Can You or “Cantor” You Find the Distance? ![]()
Solution, possibly incorrect:
Method 1:
- Monte Carlo. I try different “sensitivities”. This corresponds with how many decimals (ternimals?), I have in my ternary number. Using 30 digits and 1000000 tries, I get an average of 0.40. Really? I am baffled.
Method 2:
- Brute force. For a couple of different numbers of digits (1-12), I try all the numbers with that many digits, and try these in all combinations. My average converges nicely to 0.40 again.
Method 3:
- Let’s try and look at this using probabilities. Let’s look at all the 2 digit ternary numbers.
| Distance | 003 | 023 | 203 | 223 |
| 003 = 0 | 0 | 2/9 | 6/9 | 8/9 |
| 023 = 2/9 | 2/9 | 0 | 4/9 | 6/9 |
| 203 = 6/9 | 6/9 | 4/9 | 0 | 2/9 |
| 223 = 8/9 | 8/9 | 6/9 | 2/9 | 0 |
- The average in this tiny example is 7/18 or about 0.3888. Very close to 0.40 already.

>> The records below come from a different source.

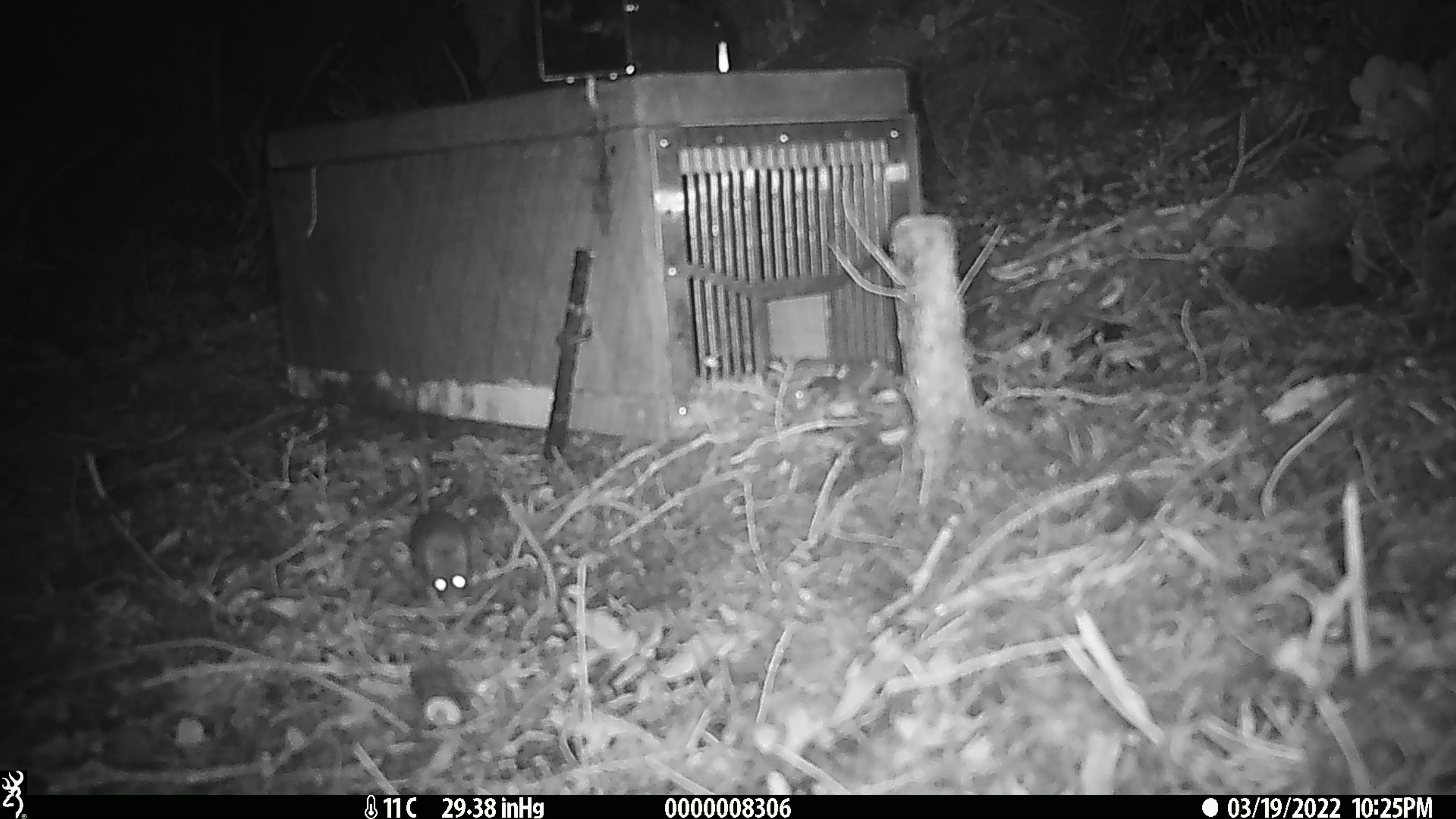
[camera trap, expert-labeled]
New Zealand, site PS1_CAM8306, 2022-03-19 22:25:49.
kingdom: Animalia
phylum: Chordata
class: Mammalia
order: Rodentia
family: Muridae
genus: Mus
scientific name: Mus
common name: mouse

- In fact I should be looking at intervals. Not 003, but 003-013.
| Distance | 003-013 | 023-103 | 203-213 | 223-1003 |
| 003-013 or 0/9-1/9 | 0/9-1/9 | 1/9-3/9 | 5/9-7/9 | 7/9-9/9 |
| 023-103 or 2/9-3/9 | 1/9-3/9 | 0/9-1/9 | 3/9-5/9 | 5/9-7/9 |
| 203-213 or 6/9-7/9 | 5/9-7/9 | 3/9-5/9 | 0/9-1/9 | 1/9-3/9 |
| 223-1003 or 8/9-9/9 | 7/9-9/9 | 5/9-7/9 | 1/9-3/9 | 0/9-1/9 |
| Distance interval | Distance max | Frequency | Acc. freq. |
| 0/9-1/9 | 1/9 | 4/16 | 4/16 |
| 1/9-3/9 | 3/9 | 4/16 | 8/16 |
| 3/9-5/9 | 5/9 | 2/16 | 10/16 |
| 5/9-7/9 | 7/9 | 4/16 | 14/16 |
| 7/9-9/9 | 9/9 | 2/16 | 16/16 |
- Half of the distances are 3/9 or below.
- The other half of the distances aren’t distributed the same way (that would be half of them 6/9 or above). So the average should be dragged down a little from simply being 0.5.
I trust my results. The average is 0.40.
And for extra credit:
Same program, same logic etc. Some of the same bafflement.
The ratio is 0.40.
I actually got curious and conducted the same experiments without the cantor set limitation. Then my average would have been 1/3 and my ratio would have been 1/5. So it does make a difference.